Friday, October 3, 2008

The Glass Wall

I think that moving and settling into our new house effectively distracted me from being babyless.  A few days ago it was becoming apparent that pressing all this down and choosing to ignore it in favor of celebrating our new home was only going to work so long.  I hadn't really realized it but I had started to focus on adoption more heavily. Reading more about it, thinking more about it...I've started to feel like my faith is behind this glass wall, I can see it, I can hear it, but I can't touch it, can't feel it.  And it has been very disconcerting, to say the least.  I want to keep believing, but it's been beyond hard.  This week I started to pray and ask that God would help me to keep believing, give me the strength I need to do it because I felt too weak to do it on my own. It's started to come back. I've made the choice not to think about adoption yet.

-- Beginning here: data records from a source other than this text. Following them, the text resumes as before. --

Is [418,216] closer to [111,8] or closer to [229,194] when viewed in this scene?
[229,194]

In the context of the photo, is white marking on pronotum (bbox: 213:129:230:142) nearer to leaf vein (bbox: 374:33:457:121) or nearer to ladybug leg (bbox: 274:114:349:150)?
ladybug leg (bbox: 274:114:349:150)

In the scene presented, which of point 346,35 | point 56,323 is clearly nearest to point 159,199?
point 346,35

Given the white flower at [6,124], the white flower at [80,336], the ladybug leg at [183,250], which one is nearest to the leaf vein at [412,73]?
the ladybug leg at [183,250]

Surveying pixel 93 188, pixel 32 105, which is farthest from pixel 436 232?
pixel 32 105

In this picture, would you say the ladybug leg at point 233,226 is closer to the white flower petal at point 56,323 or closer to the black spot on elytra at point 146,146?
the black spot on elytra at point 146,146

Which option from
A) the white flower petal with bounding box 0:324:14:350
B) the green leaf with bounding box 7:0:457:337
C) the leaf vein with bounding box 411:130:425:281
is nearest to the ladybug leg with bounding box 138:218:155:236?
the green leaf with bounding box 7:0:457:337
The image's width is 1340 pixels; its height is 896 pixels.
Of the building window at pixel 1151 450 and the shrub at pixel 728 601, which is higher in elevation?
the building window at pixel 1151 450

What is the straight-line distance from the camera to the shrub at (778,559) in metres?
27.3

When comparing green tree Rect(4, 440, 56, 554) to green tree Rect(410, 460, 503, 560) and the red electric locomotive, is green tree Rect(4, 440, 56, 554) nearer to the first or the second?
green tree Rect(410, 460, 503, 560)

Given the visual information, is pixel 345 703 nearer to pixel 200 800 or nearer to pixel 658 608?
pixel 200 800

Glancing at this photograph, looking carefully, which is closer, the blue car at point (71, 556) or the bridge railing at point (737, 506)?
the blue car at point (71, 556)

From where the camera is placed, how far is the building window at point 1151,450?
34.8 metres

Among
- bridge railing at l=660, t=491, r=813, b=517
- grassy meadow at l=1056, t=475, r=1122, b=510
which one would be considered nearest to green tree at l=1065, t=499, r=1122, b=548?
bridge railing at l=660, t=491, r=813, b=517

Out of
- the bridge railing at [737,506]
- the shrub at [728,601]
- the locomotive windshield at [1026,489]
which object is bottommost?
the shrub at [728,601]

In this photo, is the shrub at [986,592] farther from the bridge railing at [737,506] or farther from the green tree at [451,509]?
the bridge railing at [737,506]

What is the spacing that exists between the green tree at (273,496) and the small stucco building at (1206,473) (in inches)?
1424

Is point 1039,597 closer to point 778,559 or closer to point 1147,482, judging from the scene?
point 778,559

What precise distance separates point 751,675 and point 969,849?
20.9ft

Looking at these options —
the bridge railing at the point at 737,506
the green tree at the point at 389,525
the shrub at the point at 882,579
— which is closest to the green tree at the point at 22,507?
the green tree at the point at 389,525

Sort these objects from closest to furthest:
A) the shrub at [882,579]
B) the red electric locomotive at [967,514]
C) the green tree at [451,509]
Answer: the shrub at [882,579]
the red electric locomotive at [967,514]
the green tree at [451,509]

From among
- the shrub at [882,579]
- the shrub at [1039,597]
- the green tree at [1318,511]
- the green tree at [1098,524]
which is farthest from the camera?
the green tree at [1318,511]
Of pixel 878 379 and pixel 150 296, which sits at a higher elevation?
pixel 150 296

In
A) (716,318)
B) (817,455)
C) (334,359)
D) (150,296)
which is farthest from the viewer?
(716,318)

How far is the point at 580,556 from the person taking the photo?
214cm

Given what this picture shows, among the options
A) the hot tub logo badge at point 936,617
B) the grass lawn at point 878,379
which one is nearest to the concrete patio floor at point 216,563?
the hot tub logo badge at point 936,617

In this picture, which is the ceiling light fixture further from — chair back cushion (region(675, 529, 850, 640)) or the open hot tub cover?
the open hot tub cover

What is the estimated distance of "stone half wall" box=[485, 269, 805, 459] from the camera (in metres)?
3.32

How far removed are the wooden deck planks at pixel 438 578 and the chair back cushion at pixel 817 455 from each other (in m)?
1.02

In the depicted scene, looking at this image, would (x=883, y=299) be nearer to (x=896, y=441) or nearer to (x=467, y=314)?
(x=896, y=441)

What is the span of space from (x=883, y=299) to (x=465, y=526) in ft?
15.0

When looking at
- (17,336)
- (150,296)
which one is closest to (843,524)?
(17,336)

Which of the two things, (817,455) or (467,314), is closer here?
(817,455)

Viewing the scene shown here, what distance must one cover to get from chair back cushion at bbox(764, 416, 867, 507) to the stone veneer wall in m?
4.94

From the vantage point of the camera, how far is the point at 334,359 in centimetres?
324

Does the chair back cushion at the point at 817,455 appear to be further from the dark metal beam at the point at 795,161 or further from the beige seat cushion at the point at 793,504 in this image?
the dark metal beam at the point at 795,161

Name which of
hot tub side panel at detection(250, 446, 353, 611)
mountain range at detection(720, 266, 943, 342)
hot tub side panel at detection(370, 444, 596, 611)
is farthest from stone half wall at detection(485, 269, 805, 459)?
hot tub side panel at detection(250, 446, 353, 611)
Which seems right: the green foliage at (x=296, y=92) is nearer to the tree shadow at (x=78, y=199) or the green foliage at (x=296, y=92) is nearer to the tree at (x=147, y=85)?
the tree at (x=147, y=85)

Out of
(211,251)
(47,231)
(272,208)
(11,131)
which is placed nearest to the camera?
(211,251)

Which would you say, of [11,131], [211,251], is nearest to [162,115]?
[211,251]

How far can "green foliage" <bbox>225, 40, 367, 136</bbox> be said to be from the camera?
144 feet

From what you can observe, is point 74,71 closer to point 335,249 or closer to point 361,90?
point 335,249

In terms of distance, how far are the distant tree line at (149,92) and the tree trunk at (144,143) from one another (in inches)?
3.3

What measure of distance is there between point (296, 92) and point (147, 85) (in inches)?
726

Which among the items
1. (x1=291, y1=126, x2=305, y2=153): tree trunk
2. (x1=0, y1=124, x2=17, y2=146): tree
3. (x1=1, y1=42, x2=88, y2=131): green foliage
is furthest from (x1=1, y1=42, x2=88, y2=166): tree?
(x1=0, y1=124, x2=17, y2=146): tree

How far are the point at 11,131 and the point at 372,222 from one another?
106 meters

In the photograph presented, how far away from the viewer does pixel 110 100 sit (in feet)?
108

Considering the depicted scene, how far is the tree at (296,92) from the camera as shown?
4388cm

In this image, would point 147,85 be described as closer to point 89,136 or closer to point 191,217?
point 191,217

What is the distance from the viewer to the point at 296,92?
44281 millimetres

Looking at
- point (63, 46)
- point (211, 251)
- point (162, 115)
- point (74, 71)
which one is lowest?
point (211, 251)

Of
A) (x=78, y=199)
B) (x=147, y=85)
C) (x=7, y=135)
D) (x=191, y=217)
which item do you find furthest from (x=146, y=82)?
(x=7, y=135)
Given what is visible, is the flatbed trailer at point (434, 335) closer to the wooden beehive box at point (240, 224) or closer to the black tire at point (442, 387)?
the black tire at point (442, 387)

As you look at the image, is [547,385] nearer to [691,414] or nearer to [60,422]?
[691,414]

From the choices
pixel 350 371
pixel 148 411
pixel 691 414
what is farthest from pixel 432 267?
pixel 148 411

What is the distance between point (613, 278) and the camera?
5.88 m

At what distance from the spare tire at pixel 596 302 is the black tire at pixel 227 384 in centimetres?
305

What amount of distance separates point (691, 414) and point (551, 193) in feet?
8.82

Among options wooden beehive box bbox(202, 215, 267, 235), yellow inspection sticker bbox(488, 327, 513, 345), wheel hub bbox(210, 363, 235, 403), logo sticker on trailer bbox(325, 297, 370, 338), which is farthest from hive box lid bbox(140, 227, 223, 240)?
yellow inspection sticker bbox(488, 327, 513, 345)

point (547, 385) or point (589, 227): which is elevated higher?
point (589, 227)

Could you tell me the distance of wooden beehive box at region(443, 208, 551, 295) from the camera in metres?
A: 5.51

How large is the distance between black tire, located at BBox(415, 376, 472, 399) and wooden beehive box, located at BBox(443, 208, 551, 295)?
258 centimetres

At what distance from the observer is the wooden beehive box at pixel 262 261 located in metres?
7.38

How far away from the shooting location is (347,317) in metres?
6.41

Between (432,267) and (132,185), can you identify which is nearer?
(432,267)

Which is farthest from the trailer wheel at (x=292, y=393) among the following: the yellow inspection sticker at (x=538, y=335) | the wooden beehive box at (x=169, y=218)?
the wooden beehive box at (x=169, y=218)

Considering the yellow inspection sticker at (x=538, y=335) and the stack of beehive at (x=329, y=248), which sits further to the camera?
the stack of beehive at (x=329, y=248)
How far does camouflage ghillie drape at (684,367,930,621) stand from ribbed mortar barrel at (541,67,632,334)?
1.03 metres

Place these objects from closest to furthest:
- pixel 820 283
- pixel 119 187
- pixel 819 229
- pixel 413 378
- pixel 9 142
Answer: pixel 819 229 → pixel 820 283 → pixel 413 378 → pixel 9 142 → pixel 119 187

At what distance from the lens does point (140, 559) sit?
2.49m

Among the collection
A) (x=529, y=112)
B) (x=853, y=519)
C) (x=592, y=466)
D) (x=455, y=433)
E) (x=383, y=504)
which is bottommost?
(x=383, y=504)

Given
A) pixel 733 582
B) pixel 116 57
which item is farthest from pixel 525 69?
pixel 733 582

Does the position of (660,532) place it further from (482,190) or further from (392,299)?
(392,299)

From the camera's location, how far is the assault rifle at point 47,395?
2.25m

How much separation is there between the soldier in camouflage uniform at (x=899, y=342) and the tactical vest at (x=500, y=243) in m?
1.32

Dan feels that a lot is going to have to happen before we get there, and we'll have a grieving process before we are able to actually begin that progress. I agree with him.  
We also just don't know what the urologist will say. We are going to ask for another semen analysis just in case it was a fluke.  I like having some knowledge before going into a dr's appointment, and the more I read the more I feel a little discouraged, the more I feel like I have to fight to keep believing.  It's not impossible. In fact some men with zero morphology have gotten their wives pregnant; Dan's not that bad!  But it could be a problem that would not be solved by the less expensive and less invasive procedure of IUI.  The problem with low morphology is that the sperm can't penetrate the egg. There's a test that can be performed to test that, and if we pass the test then we can likely try IUI and there's a good chance it could be successful. Again, this is just what I've read, this isnt' from the Urologist.  He may have a completely different thing to say or suggest. I am expecting the Urologist to suggest IVF and ICSI, which from what I've read is the best option for people with low morphology.  I've started reading more about it, just to prepare myself. I'm not 100% sure I want to do that. Not only is it upwards of between $6,000 and %10,000 PER TREATMENT, but the drugs associated with it on my end are brutal on the body.   
I'm reading a great book right now called "The infertility survival handbook: everything you never thought you'd need to know."  by Elizabeth Swire Falker.   I swear the author is my internal twin. Her sense of humor and the way she phrases things is almost exactly how I would say it.  I'm on the chapter in her book about IVF and she also had a bad view of the procedure. I haven't gotten too far into this chapter, but I'm hopeful it will help me at least feel better if we have to consider it.  This is the only book I've found that the emotional impact of infertility on the man is discussed; mostly because her husband has low morphology too; like in the 0% category.  She also has a chapter on adoption, but I chose to skip that one for now. 
We start couples fertility counseling tomorrow.  I'm actually looking forward to that. 

2 comments:

Anonymous said...

I was poking around blogs and found yours. I had 5 miscarriages in as many years, and a year of infertility testing blah blah, before having my first daughter so I do know a little tiny bit of what you are going through. I want to be a cheerleader for your baby progress!

Anonymous said...

Congratulations on the house! I want you to know that you and Dan have never left my prayers. Your recent diagnoses took my breath away and makes me ache for the pair of you. Still, God gives us blessings in his own time, and never in an expected way. He has something good planned in all of this too. I just wish I could tell you what it is already!